EXERCISE AIM: Rewrite the entries below, changing "detector" to "scanner" wherever it occurs and leaving everything else the same.

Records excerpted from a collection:

⁂

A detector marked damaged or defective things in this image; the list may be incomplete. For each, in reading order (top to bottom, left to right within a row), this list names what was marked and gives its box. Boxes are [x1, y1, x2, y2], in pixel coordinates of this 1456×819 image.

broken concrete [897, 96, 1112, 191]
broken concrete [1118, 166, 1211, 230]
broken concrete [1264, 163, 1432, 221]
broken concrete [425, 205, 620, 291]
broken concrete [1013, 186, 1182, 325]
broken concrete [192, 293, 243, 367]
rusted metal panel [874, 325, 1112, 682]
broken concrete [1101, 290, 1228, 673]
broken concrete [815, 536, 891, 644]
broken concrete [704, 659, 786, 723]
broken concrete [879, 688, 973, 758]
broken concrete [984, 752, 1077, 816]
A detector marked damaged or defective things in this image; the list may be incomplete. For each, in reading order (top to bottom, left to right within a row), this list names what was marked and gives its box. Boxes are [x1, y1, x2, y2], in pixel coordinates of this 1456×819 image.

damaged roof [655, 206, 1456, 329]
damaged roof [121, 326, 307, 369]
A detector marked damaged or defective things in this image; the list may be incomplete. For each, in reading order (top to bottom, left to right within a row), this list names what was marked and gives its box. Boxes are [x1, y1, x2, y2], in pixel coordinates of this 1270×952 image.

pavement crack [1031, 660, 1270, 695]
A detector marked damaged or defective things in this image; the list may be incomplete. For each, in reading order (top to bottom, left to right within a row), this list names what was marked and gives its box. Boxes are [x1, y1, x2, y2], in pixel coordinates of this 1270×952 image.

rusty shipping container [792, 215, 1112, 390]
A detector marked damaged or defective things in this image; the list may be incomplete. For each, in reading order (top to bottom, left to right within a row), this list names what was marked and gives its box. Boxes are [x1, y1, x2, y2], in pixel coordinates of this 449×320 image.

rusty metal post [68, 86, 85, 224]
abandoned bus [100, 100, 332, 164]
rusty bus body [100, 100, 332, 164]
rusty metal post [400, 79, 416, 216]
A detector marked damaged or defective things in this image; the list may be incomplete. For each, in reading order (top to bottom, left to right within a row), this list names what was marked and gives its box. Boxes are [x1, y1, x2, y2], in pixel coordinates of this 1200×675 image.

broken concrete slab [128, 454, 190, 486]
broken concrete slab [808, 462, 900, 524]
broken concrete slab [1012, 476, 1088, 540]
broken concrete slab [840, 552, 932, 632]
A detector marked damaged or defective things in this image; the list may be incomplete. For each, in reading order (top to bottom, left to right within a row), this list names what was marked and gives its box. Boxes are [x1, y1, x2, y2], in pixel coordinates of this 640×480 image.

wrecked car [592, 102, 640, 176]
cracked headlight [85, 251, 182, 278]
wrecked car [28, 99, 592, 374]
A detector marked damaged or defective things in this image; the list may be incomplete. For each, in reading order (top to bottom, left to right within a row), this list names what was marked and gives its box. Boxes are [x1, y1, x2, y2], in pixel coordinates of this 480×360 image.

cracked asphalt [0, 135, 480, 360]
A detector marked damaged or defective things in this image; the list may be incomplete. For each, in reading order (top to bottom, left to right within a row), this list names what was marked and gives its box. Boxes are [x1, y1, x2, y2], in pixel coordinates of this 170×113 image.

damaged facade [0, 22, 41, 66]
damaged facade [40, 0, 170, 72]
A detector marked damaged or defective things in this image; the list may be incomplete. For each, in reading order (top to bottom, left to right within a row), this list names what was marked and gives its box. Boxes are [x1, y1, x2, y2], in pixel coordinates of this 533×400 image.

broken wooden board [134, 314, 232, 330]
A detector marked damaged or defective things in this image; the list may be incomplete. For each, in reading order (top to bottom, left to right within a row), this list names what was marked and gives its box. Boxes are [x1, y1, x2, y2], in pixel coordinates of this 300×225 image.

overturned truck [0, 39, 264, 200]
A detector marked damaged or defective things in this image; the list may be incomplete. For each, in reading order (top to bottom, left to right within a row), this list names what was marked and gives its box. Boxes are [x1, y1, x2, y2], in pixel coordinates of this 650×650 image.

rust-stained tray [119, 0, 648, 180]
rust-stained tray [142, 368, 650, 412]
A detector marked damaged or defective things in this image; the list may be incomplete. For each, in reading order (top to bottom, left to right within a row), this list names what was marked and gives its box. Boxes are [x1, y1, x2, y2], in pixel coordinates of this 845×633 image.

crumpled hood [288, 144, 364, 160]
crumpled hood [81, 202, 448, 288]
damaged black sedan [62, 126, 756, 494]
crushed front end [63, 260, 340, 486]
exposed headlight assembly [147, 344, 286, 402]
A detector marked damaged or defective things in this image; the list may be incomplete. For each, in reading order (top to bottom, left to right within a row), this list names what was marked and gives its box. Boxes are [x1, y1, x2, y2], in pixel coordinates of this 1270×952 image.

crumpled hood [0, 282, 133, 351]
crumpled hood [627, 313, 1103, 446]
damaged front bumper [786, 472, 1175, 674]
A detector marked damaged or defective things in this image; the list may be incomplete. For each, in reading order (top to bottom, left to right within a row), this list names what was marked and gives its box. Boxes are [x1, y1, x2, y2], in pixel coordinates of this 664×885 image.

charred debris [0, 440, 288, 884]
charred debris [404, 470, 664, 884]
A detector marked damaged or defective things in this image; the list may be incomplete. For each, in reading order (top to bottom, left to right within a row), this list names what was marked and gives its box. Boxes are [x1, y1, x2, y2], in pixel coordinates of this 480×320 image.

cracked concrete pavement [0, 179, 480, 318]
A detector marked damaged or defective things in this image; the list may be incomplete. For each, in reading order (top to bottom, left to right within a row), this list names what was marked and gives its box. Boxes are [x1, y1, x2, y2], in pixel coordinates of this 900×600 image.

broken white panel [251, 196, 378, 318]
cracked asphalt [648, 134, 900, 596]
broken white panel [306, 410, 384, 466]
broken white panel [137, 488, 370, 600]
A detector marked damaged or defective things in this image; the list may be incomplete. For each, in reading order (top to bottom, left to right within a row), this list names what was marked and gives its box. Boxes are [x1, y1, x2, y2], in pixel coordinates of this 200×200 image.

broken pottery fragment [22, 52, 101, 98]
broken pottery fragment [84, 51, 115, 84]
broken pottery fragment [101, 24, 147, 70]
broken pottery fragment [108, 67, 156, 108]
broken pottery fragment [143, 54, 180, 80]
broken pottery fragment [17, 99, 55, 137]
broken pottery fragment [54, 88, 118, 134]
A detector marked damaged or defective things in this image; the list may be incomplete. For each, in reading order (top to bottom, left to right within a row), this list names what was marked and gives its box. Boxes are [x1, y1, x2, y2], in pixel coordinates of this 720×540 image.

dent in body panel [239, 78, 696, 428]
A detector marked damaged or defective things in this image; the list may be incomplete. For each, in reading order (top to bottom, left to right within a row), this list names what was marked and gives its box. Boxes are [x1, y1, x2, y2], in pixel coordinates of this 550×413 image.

⁂

EXERCISE ANSWER:
A scanner marked damaged or defective things in this image; the list may be incomplete. For each, in reading order (top to bottom, left to right within a row), this list names what was marked and gives its box. Boxes are [x1, y1, x2, y2], in pixel coordinates of this 1456×819 image.

broken concrete [897, 96, 1112, 191]
broken concrete [1118, 166, 1211, 230]
broken concrete [1264, 163, 1432, 221]
broken concrete [425, 205, 620, 291]
broken concrete [1013, 186, 1182, 325]
broken concrete [192, 293, 243, 367]
rusted metal panel [874, 325, 1112, 682]
broken concrete [1101, 290, 1228, 673]
broken concrete [815, 536, 891, 644]
broken concrete [704, 659, 786, 723]
broken concrete [879, 688, 973, 758]
broken concrete [984, 752, 1077, 816]
A scanner marked damaged or defective things in this image; the list may be incomplete. For each, in reading order (top to bottom, left to right within a row), this list names what was marked and gives its box. Boxes are [x1, y1, x2, y2], in pixel coordinates of this 1456×819 image.

damaged roof [655, 206, 1456, 329]
damaged roof [121, 326, 307, 369]
A scanner marked damaged or defective things in this image; the list may be incomplete. For each, in reading order (top to bottom, left to right within a row), this list names what was marked and gives its box. Boxes are [x1, y1, x2, y2], in pixel coordinates of this 1270×952 image.

pavement crack [1031, 660, 1270, 695]
A scanner marked damaged or defective things in this image; the list may be incomplete. For each, in reading order (top to bottom, left to right within a row), this list names what was marked and gives its box. Boxes are [x1, y1, x2, y2], in pixel coordinates of this 1270×952 image.

rusty shipping container [792, 215, 1112, 390]
A scanner marked damaged or defective things in this image; the list may be incomplete. For each, in reading order (top to bottom, left to right within a row), this list names what was marked and gives its box. Boxes are [x1, y1, x2, y2], in pixel coordinates of this 449×320 image.

rusty metal post [68, 86, 85, 224]
abandoned bus [100, 100, 332, 164]
rusty bus body [100, 100, 332, 164]
rusty metal post [400, 79, 416, 216]
A scanner marked damaged or defective things in this image; the list may be incomplete. For each, in reading order (top to bottom, left to right within a row), this list names what was marked and gives its box. Boxes are [x1, y1, x2, y2], in pixel coordinates of this 1200×675 image.

broken concrete slab [128, 454, 190, 486]
broken concrete slab [808, 462, 900, 524]
broken concrete slab [1012, 476, 1088, 540]
broken concrete slab [840, 552, 932, 632]
A scanner marked damaged or defective things in this image; the list may be incomplete. For each, in reading order (top to bottom, left to right within a row), this list names what was marked and gives its box. Boxes are [x1, y1, x2, y2], in pixel coordinates of this 640×480 image.

wrecked car [592, 102, 640, 176]
cracked headlight [85, 251, 182, 278]
wrecked car [28, 99, 592, 374]
A scanner marked damaged or defective things in this image; the list may be incomplete. For each, in reading order (top to bottom, left to right within a row), this list names what was marked and gives its box. Boxes are [x1, y1, x2, y2], in pixel coordinates of this 480×360 image.

cracked asphalt [0, 135, 480, 360]
A scanner marked damaged or defective things in this image; the list may be incomplete. For each, in reading order (top to bottom, left to right within a row), this list names what was marked and gives its box. Boxes are [x1, y1, x2, y2], in pixel coordinates of this 170×113 image.

damaged facade [0, 22, 41, 66]
damaged facade [40, 0, 170, 72]
A scanner marked damaged or defective things in this image; the list may be incomplete. For each, in reading order (top to bottom, left to right within a row), this list names what was marked and gives its box. Boxes are [x1, y1, x2, y2], in pixel coordinates of this 533×400 image.

broken wooden board [134, 314, 232, 330]
A scanner marked damaged or defective things in this image; the list may be incomplete. For each, in reading order (top to bottom, left to right within a row), this list names what was marked and gives its box. Boxes are [x1, y1, x2, y2], in pixel coordinates of this 300×225 image.

overturned truck [0, 39, 264, 200]
A scanner marked damaged or defective things in this image; the list may be incomplete. For each, in reading order (top to bottom, left to right within a row), this list names what was marked and gives its box. Boxes are [x1, y1, x2, y2], in pixel coordinates of this 650×650 image.

rust-stained tray [119, 0, 648, 180]
rust-stained tray [142, 368, 650, 412]
A scanner marked damaged or defective things in this image; the list may be incomplete. For each, in reading order (top to bottom, left to right within a row), this list names what was marked and gives its box. Boxes are [x1, y1, x2, y2], in pixel coordinates of this 845×633 image.

crumpled hood [288, 144, 364, 160]
crumpled hood [81, 202, 448, 288]
damaged black sedan [62, 126, 756, 494]
crushed front end [63, 260, 340, 486]
exposed headlight assembly [147, 344, 286, 402]
A scanner marked damaged or defective things in this image; the list may be incomplete. For each, in reading order (top to bottom, left to right within a row), this list names what was marked and gives its box. Boxes are [x1, y1, x2, y2], in pixel coordinates of this 1270×952 image.

crumpled hood [0, 282, 133, 351]
crumpled hood [627, 313, 1103, 446]
damaged front bumper [786, 472, 1175, 674]
A scanner marked damaged or defective things in this image; the list may be incomplete. For each, in reading order (top to bottom, left to right within a row), this list names what was marked and gives its box. Boxes are [x1, y1, x2, y2], in pixel coordinates of this 664×885 image.

charred debris [0, 440, 288, 884]
charred debris [404, 470, 664, 884]
A scanner marked damaged or defective things in this image; the list may be incomplete. For each, in reading order (top to bottom, left to right within a row), this list names what was marked and gives its box. Boxes are [x1, y1, x2, y2], in pixel coordinates of this 480×320 image.

cracked concrete pavement [0, 179, 480, 318]
A scanner marked damaged or defective things in this image; the list may be incomplete. For each, in reading order (top to bottom, left to right within a row), this list names what was marked and gives its box. Boxes are [x1, y1, x2, y2], in pixel coordinates of this 900×600 image.

broken white panel [251, 196, 378, 318]
cracked asphalt [648, 134, 900, 596]
broken white panel [306, 410, 384, 466]
broken white panel [137, 488, 370, 600]
A scanner marked damaged or defective things in this image; the list may be incomplete. For each, in reading order (top to bottom, left to right within a row), this list names what was marked and gives its box. Boxes are [x1, y1, x2, y2], in pixel coordinates of this 200×200 image.

broken pottery fragment [22, 52, 101, 98]
broken pottery fragment [84, 51, 115, 84]
broken pottery fragment [101, 24, 147, 70]
broken pottery fragment [108, 67, 156, 108]
broken pottery fragment [143, 54, 180, 80]
broken pottery fragment [17, 99, 55, 137]
broken pottery fragment [54, 88, 118, 134]
A scanner marked damaged or defective things in this image; the list may be incomplete. For each, in reading order (top to bottom, left to right within a row), this list names what was marked and gives its box. Boxes are [x1, y1, x2, y2], in pixel coordinates of this 720×540 image.

dent in body panel [239, 78, 696, 428]
A scanner marked damaged or defective things in this image; the list may be incomplete. For each, in reading order (top to bottom, left to right within a row), this list names what was marked and gives its box. Boxes are [x1, y1, x2, y2], in pixel coordinates of this 550×413 image.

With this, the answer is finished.